Diurnal performance of the solar-assisted PCM system at nanoparticle concentrations of 0%, 1%, and 3%, showing (a) useful heat output, (b) thermal efficiency, and (c) exergy efficiency.

Annual performance comparison

Figure 10(a) to (d) presents the monthly variation and annual indicators of the energy–exergy performance of the PCM-assisted solar system for nanoparticle concentrations of 0%, 1%, and 3%. The monthly useful thermal energy (Figure 10(a)), representing the net heat gained by the HTF, is determined from the temperature rise of the HTF across the collector–storage system and constitutes the useful energy term employed in the thermal-efficiency calculation. As shown, the useful-energy output increases from winter toward midsummer, reaching peak values around June–July of 420, 440, and 470 kWh for nanoparticle concentrations of 0%, 1%, and 3%, respectively. This improvement reflects the enhanced effective thermal conductivity of the NePCM, which facilitates more efficient heat transfer during the charging process.

Figure 10.

Monthly and annual energy–exergy performance of the PCM-assisted solar system for nanoparticle concentrations of 0%, 1%, and 3%: (a) monthly useful thermal energy of the HTF; (b) monthly exergy efficiency based on outlet flow exergy relative to solar exergy input; (c) monthly thermal efficiency defined as the ratio of useful energy to incident solar energy; and (d) corresponding annual thermal and exergy efficiencies.

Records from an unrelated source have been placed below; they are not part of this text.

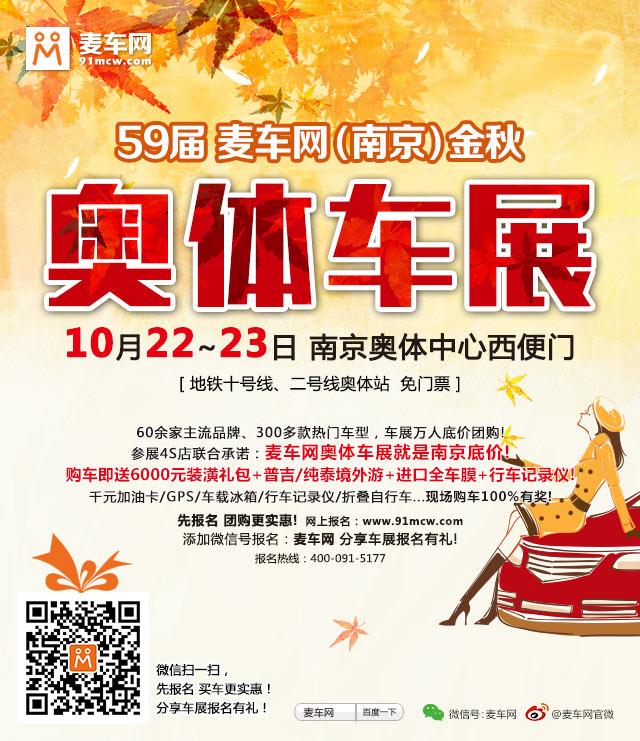 59届麦车网(南京)金秋奥体车展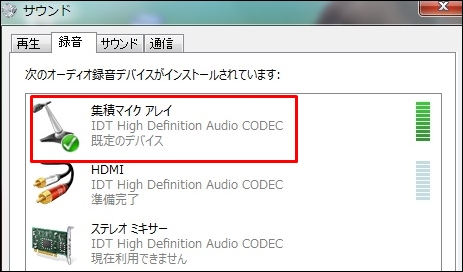パソコンのサウンドレコーダーで音声録音する方法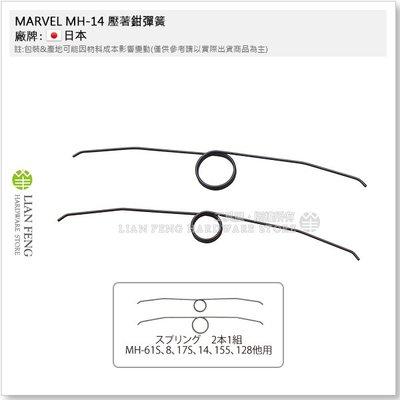 【工具屋】*含稅* MARVEL MH-14 壓著鉗彈簧 1組-2條 原裝配件 零件 圧着 壓軸 壓著端子鉗 壓接銅線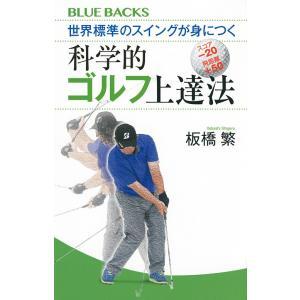日曜はクーポン有/ 世界標準のスイングが身につく科学的ゴルフ上達法/板橋繁|bookfan PayPayモール店
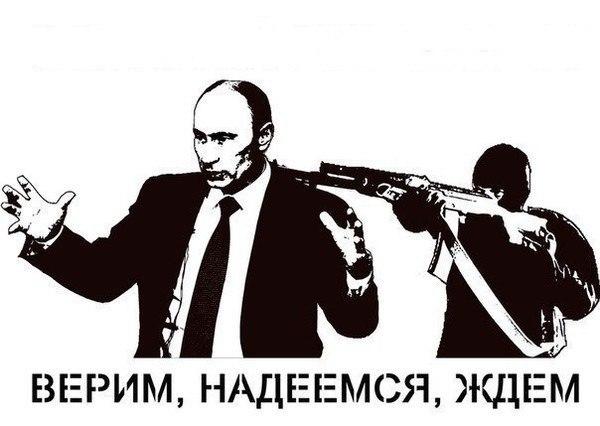 Украинские силовики уничтожили огневую точку террористов в Славянске, - Селезнев - Цензор.НЕТ 9079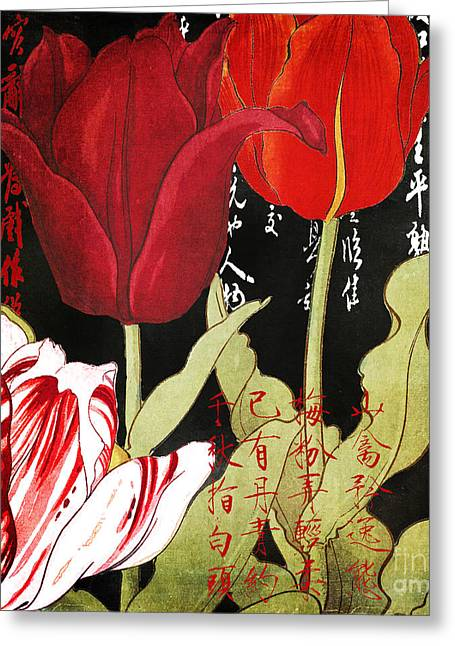 Red And White Greeting Cards - China Red Tulips Greeting Card by Mindy Sommers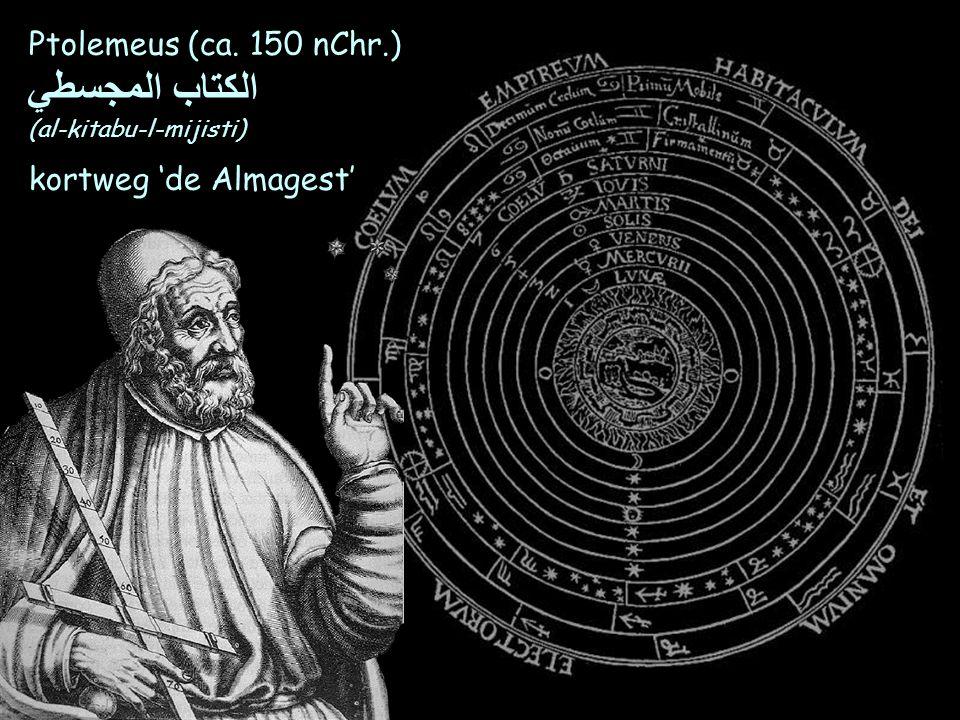 Ptolemeus (ca. 150 nChr.) الكتاب المجسطي (al-kitabu-l-mijisti) kortweg 'de Almagest'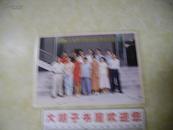 江苏理工大学美专94班毕业留念97.6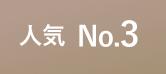 人気 No.3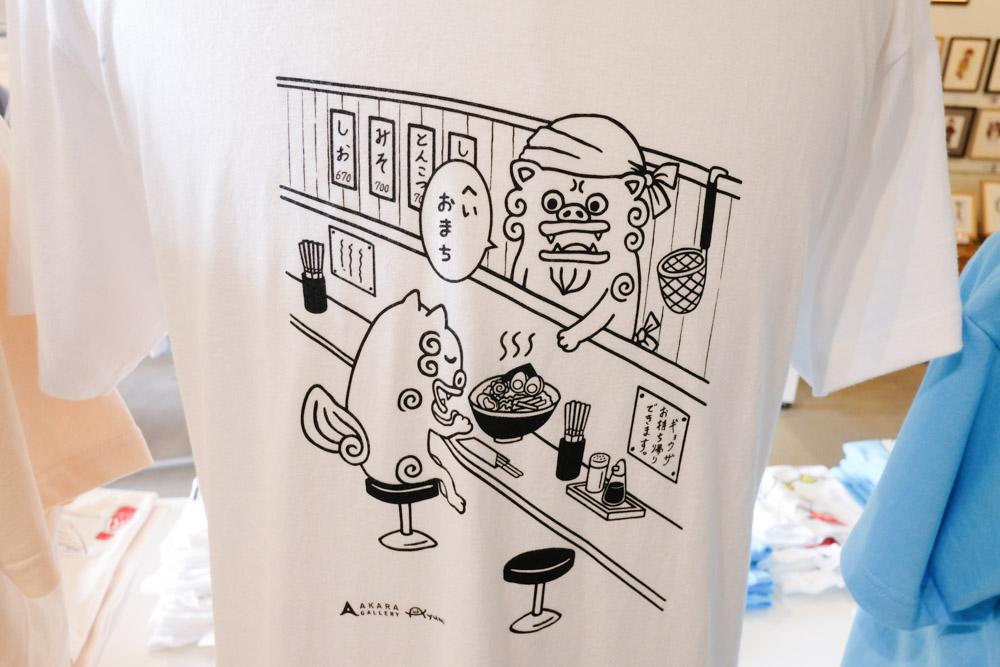 ラーメンおいし〜さ〜Tシャツ
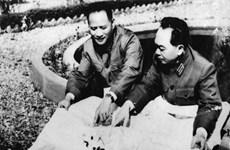 Phát hành tem kỷ niệm 100 năm ngày sinh Đại tướng Hoàng Văn Thái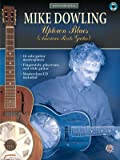 Acoustic Masterclass: Mike Dowling -- Uptown Blues (American Roots Guitar (Book & CD)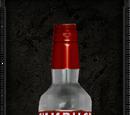 Cmuphob vodka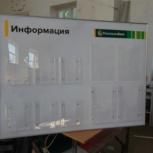 Производим информационные стенды, Тюмень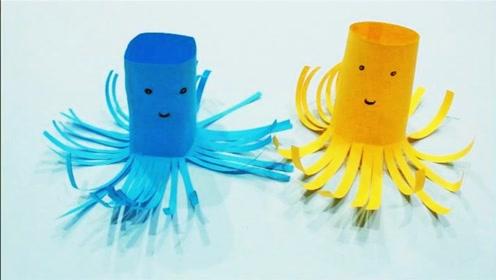 儿童手工制作 创意章鱼折纸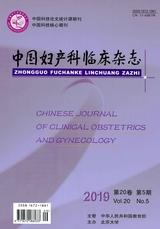 中国妇产科临床杂志2019年9月第5期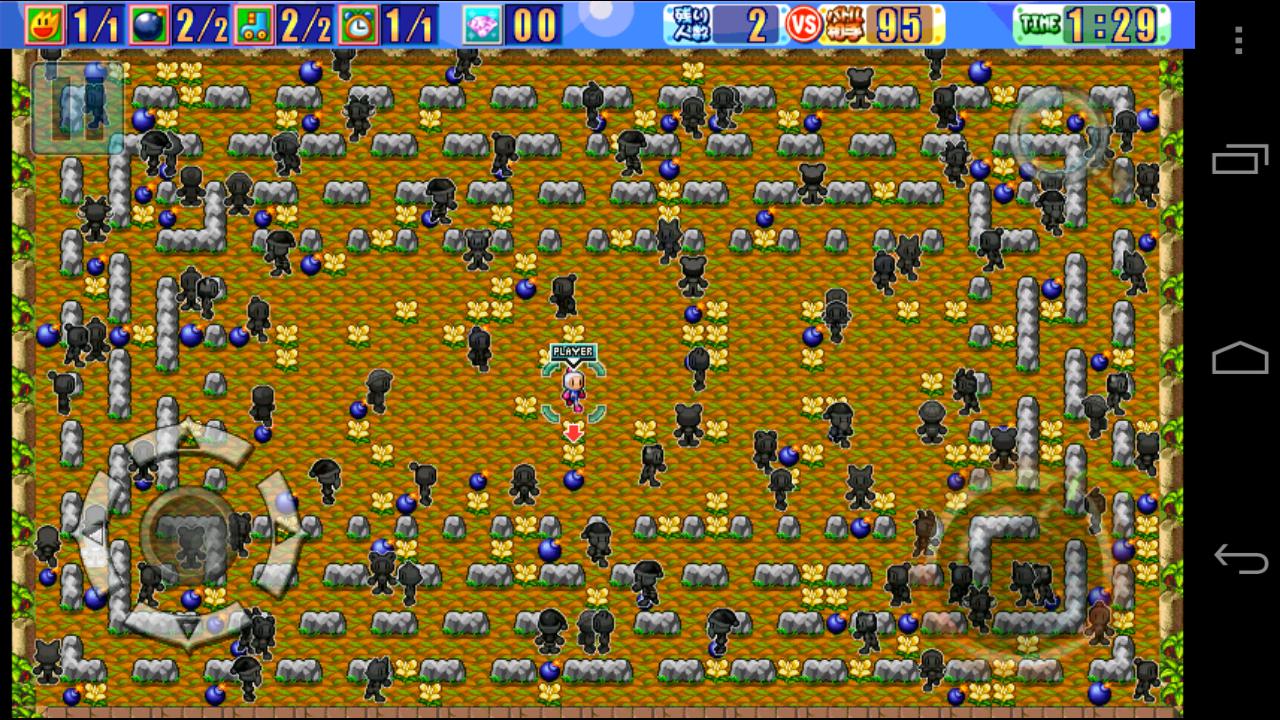 100人大戦ボンバーマン androidアプリスクリーンショット2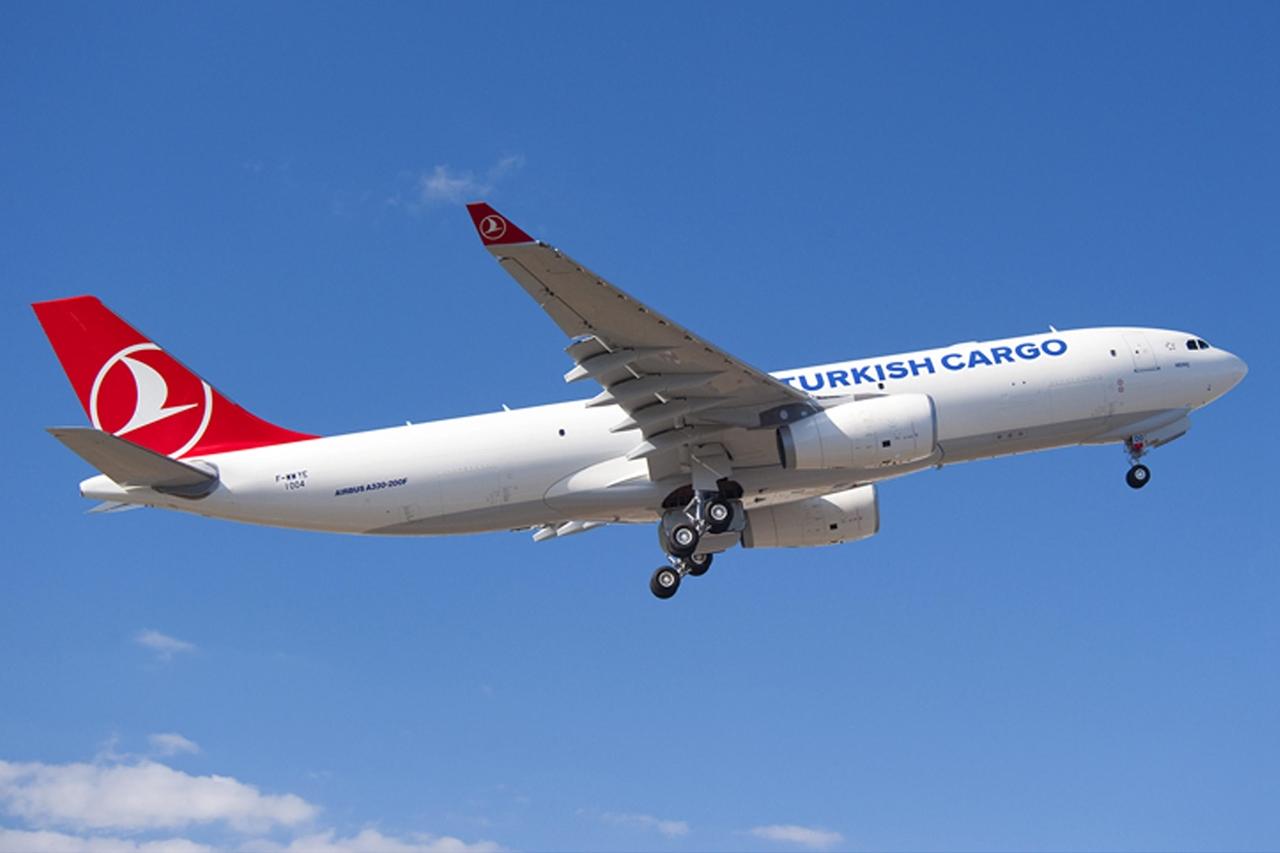 Áprilisban egy vadonatúj A330-200F típussal bővült a cargo-flotta. (Fotó: Airbus)   © AIRportal.hu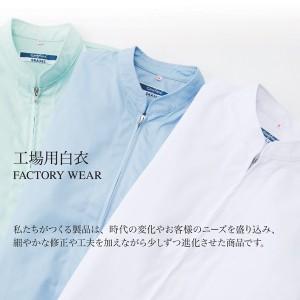 サカノ繊維 工場用白衣男女兼用半袖 インナーネット付 SKA2612 サックス 5L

The seasonal variation of the exergy efficiency (Figure 10(b)) shows a moderate decline during mid-summer due to reduced temperature gradients between the HTF and the ambient environment, with minimum values of 0.070, 0.073, and 0.075 for 0%, 1%, and 3% nanoparticle concentrations, respectively. A similar seasonal behavior is observed in the thermal efficiency (Figure 10(c)). Since the thermal efficiency is defined as the ratio of the useful thermal energy to the incident solar energy on the collector aperture area, its variation directly follows the trend of the useful-energy gain and the prevailing solar-irradiation conditions. The efficiency reaches spring maxima of 55%, 57.5%, and 59% and decreases slightly during summer because of increased convective and radiative losses, although the nano-enhanced cases consistently maintain superior performance (0.485–0.505 compared with 0.460 for the base PCM).

Although the overall system performance is evaluated through annual thermal and exergy efficiencies, the results in Figure 10(a) to (c) are presented on a monthly basis in order to highlight the seasonal variations in solar irradiation and ambient conditions that influence the system behavior throughout the year. The corresponding annual indicators are summarized in Figure 10(d). These results indicate that the system with 1 wt% nanoparticles provides the most balanced annual performance, with 52% thermal efficiency and 31% exergy efficiency. In contrast, the 3% nanoparticle case exhibits slightly lower overall performance due to increased optical attenuation and viscosity-related penalties. It should also be noted that the reported exergy efficiencies represent the outlet flow-exergy gain relative to the solar exergy input and therefore should not be interpreted as the overall second-law efficiency of the solar resource. Overall, the results confirm that while higher nanoparticle concentrations improve instantaneous and monthly thermal gains, the 1 wt% loading provides the most favorable year-round thermodynamic performance.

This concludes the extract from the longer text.